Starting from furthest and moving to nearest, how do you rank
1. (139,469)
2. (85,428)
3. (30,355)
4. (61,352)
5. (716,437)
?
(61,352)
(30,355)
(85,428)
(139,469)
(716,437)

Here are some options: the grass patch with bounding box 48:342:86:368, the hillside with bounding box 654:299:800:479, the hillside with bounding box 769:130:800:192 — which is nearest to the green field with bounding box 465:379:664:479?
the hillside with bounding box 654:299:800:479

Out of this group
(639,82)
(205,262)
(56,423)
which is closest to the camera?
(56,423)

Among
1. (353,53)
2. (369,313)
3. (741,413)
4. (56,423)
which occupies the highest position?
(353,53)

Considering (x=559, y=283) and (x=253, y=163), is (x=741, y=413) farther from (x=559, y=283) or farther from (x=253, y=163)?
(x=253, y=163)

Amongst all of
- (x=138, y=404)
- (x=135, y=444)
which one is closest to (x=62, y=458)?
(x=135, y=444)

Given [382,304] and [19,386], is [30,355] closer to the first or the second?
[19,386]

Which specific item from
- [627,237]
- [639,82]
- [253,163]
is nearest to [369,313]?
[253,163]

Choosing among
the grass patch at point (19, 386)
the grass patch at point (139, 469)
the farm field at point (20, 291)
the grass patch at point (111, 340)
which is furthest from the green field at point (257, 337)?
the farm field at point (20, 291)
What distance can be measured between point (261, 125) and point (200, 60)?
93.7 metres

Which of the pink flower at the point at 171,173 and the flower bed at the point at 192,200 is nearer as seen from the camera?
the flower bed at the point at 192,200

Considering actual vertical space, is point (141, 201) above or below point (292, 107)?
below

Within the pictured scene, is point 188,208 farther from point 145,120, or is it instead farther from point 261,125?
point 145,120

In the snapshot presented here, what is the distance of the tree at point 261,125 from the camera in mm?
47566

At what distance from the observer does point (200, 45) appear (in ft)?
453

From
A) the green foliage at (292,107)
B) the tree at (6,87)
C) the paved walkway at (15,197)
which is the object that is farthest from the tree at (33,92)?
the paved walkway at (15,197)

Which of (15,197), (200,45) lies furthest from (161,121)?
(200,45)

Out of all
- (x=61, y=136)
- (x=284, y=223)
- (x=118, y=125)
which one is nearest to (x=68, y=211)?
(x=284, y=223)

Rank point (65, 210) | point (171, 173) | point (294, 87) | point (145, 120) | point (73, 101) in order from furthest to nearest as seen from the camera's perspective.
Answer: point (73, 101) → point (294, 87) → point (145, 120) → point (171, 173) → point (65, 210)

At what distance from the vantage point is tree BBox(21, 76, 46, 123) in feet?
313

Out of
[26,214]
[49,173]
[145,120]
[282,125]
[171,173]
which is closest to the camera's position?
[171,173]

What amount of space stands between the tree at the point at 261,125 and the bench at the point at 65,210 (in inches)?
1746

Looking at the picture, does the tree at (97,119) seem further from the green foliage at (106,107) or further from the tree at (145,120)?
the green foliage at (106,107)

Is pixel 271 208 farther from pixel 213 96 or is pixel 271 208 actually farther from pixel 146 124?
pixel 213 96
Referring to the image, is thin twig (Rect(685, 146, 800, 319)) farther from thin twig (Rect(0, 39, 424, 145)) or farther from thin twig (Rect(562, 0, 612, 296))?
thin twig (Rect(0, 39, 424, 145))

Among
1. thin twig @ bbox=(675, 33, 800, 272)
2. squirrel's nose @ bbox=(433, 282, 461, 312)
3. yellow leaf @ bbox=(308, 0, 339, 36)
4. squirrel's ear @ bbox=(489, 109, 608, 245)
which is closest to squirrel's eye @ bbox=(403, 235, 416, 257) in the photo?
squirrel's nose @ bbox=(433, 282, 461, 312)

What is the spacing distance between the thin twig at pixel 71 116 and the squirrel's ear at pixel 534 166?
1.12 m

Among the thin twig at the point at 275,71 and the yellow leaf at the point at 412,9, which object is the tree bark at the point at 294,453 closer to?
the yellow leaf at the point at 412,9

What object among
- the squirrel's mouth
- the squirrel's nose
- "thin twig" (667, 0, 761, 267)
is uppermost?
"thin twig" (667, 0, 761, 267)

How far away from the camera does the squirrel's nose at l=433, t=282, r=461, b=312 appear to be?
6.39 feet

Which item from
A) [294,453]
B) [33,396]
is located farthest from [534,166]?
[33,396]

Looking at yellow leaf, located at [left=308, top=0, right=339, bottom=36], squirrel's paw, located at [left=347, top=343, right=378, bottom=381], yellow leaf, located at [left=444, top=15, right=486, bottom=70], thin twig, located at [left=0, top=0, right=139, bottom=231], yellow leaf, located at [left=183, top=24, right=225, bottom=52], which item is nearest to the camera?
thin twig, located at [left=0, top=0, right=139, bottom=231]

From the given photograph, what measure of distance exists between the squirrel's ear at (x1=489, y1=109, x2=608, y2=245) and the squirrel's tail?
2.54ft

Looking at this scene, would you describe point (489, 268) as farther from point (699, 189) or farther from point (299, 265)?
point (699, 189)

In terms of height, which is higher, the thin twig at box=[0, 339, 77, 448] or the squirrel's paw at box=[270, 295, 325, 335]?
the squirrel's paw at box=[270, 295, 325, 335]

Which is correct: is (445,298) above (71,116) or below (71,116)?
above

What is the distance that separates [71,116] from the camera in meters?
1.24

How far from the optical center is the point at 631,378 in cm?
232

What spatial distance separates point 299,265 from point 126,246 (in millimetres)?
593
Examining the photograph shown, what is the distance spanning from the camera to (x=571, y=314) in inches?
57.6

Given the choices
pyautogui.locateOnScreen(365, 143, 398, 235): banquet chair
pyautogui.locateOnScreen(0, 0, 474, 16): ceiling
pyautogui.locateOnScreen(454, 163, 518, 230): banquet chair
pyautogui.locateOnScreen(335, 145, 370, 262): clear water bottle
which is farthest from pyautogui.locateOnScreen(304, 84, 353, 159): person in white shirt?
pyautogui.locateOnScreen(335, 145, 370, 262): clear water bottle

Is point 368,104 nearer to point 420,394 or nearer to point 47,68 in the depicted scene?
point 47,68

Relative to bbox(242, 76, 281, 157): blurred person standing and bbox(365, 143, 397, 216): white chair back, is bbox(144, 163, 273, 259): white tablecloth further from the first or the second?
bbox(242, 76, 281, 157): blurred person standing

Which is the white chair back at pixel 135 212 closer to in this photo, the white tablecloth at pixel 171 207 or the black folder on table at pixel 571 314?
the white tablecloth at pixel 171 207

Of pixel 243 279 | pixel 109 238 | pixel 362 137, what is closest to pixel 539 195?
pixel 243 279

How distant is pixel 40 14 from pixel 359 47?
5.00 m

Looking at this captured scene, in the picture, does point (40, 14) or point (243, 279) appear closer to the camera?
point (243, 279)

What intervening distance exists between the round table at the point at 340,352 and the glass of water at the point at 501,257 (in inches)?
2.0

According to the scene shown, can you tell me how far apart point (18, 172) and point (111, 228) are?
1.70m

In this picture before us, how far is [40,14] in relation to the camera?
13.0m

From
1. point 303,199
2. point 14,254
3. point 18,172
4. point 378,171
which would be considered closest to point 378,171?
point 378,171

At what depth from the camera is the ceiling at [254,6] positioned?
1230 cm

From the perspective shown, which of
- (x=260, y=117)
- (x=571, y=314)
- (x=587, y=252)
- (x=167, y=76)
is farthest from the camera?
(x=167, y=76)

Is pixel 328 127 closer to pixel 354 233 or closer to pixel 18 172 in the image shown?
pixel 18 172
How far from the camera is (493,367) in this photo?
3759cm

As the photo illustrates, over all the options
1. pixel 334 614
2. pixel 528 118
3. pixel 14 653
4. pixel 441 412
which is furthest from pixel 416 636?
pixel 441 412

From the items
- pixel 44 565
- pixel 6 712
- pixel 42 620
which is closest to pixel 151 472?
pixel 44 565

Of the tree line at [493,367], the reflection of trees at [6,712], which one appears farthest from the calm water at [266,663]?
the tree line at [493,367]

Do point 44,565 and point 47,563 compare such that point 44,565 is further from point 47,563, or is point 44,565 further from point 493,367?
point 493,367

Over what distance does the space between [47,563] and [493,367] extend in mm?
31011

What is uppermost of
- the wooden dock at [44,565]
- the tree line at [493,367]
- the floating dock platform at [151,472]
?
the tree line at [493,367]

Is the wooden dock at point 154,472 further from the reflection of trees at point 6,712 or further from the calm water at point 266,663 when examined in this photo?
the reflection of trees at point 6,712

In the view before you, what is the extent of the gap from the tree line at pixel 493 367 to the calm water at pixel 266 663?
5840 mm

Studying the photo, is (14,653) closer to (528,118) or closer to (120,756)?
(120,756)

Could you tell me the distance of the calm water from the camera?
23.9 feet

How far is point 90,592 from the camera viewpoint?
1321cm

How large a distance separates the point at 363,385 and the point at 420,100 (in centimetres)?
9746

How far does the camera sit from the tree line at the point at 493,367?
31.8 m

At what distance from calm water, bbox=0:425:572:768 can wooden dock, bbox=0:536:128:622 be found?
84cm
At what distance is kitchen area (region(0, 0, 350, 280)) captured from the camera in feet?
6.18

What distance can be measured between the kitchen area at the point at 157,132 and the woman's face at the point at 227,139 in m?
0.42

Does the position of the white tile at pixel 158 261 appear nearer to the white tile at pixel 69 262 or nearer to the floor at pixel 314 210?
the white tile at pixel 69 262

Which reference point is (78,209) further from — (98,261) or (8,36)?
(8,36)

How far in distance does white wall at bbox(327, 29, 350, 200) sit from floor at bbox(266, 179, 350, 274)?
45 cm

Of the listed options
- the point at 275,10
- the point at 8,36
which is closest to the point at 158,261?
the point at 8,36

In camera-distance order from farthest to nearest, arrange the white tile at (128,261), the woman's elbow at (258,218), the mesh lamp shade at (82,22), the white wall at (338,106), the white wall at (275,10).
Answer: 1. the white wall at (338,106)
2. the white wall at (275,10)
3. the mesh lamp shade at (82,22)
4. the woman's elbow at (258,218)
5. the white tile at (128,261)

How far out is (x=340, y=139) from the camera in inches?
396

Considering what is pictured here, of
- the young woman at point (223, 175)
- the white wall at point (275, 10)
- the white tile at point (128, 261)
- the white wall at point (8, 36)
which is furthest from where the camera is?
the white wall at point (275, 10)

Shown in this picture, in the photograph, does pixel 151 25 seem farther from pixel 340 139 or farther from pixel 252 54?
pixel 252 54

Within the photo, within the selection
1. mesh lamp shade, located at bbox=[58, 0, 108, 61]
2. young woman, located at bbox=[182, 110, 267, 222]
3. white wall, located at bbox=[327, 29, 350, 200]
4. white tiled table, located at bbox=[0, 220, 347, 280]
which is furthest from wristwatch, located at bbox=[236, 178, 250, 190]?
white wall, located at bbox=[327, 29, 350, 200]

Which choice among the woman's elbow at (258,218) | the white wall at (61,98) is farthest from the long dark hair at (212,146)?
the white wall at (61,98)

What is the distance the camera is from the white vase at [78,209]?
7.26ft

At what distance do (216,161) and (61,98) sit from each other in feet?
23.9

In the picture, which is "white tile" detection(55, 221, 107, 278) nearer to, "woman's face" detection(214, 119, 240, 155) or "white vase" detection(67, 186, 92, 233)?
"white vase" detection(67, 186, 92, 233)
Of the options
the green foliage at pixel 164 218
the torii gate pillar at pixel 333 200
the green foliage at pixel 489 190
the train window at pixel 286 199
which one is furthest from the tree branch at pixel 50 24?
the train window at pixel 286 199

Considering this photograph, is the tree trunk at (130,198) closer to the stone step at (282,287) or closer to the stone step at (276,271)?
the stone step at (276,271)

WHAT YOU WILL DO: Lay out as a numbered list the stretch of lines from the one containing "Considering this photograph, is" through the last line, leaving out blank lines.

EXPECTED ANSWER:
1. Considering this photograph, is the tree trunk at (130,198) closer to the stone step at (282,287) or closer to the stone step at (276,271)?
2. the stone step at (276,271)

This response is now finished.